▶ [OBJECTIVE 1] Can you repeat word for word the passage on relationship motives, starting with "The second study involved" and going on through "for relationship status."?
▶ [OBJECTIVE 2] Which lines of the records contain the string "dirt"? Gather every one of them, copied in full.

▶ [SOURCE PASSAGE]
⁂

The second study involved 621 Greek-speaking adults (325 women and 285 men). Participants rated all 104 reasons identified in the original study on a 5-point scale. Reasons were presented in random order, after which participants provided demographic information. The researchers investigated how individual reasons fall into broader categories and higher-order domains, ranked their perceived importance, and assessed whether ratings differed by gender and age while accounting for relationship status.
Study 1 identified 104 distinct reasons that may motivate people to form lasting close relationships. In the second study, 89 of these reasons were retained and organized into 13 broader categories. These include emotional support, freedom from family and peer pressure, romantic attraction and connection, avoidance of loneliness, sexual fulfillment, personal growth, the pursuit of true love, financial support, family formation, the need for companionship, creating positive experiences, emotional fulfillment and happiness, and revenge. Most participants considered multiple motives to be important at the same time, typically endorsing between five and nine categories.
The most highly rated specific motivations were romantic attraction and connection, followed by seeking true love, creating positive experiences, and obtaining emotional support. Financial support, relief from social pressure, and revenge were among the least important motives.

⁂

▶ [GIVEN RECORDS]

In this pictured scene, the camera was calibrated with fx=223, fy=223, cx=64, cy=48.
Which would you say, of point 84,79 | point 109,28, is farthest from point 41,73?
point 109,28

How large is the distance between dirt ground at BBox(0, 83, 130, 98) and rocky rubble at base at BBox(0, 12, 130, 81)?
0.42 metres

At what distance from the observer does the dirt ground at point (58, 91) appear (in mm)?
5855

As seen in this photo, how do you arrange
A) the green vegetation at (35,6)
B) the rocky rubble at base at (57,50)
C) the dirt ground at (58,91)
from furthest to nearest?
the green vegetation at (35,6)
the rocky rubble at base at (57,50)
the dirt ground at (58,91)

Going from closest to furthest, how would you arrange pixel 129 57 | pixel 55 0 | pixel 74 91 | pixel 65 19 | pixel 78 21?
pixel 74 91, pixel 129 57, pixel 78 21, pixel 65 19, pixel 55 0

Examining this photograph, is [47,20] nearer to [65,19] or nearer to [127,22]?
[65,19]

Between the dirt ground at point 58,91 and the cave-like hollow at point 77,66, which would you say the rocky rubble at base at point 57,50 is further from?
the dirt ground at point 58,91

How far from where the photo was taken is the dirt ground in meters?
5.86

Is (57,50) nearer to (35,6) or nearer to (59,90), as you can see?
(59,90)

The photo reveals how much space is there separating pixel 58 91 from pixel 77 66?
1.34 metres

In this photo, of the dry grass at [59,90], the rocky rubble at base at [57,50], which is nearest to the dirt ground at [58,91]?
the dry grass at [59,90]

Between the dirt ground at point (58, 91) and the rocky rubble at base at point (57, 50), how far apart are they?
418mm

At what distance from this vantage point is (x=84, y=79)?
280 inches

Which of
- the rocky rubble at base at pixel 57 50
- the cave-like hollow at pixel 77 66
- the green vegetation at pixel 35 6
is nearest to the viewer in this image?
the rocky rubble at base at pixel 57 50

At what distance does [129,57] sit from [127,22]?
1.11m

⁂

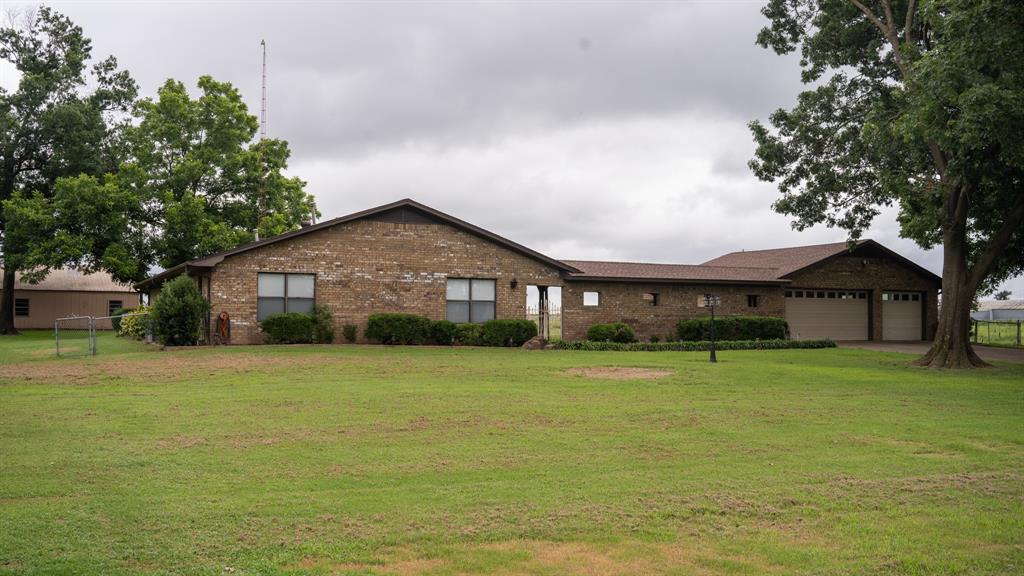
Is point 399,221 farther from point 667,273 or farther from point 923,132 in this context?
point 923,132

⁂

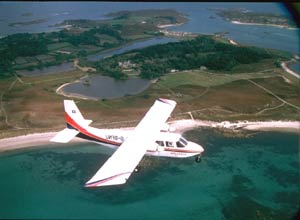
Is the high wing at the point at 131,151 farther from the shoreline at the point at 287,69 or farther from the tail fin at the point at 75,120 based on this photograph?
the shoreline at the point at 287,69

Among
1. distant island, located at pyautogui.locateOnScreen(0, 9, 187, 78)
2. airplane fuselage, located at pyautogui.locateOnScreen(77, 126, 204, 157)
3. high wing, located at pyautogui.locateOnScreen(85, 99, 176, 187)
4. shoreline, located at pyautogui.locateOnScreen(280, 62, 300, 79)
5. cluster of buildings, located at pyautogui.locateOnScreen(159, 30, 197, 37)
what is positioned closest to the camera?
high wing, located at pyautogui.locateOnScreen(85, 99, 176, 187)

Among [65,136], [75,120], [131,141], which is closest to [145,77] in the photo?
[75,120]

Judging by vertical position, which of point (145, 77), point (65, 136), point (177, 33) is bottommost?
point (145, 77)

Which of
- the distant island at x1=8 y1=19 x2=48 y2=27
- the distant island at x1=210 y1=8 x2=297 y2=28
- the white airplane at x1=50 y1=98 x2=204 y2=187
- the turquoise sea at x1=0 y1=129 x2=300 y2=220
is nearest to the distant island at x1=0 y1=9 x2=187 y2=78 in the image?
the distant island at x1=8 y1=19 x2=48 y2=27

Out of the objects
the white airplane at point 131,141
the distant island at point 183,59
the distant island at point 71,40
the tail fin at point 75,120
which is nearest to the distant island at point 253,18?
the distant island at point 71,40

⁂

▶ [EXERCISE SOLUTION 1]
The second study involved 621 Greek-speaking adults (325 women and 285 men). Participants rated all 104 reasons identified in the original study on a 5-point scale. Reasons were presented in random order, after which participants provided demographic information. The researchers investigated how individual reasons fall into broader categories and higher-order domains, ranked their perceived importance, and assessed whether ratings differed by gender and age while accounting for relationship status.

▶ [EXERCISE SOLUTION 2]
How large is the distance between dirt ground at BBox(0, 83, 130, 98) and rocky rubble at base at BBox(0, 12, 130, 81)?
At what distance from the observer does the dirt ground at point (58, 91) appear (in mm)?
C) the dirt ground at (58,91)
the dirt ground at (58,91)
Between the dirt ground at point 58,91 and the cave-like hollow at point 77,66, which would you say the rocky rubble at base at point 57,50 is further from?
the dirt ground at point 58,91
How far from where the photo was taken is the dirt ground in meters?
In this photo, of the dry grass at [59,90], the rocky rubble at base at [57,50], which is nearest to the dirt ground at [58,91]?
Between the dirt ground at point (58, 91) and the rocky rubble at base at point (57, 50), how far apart are they?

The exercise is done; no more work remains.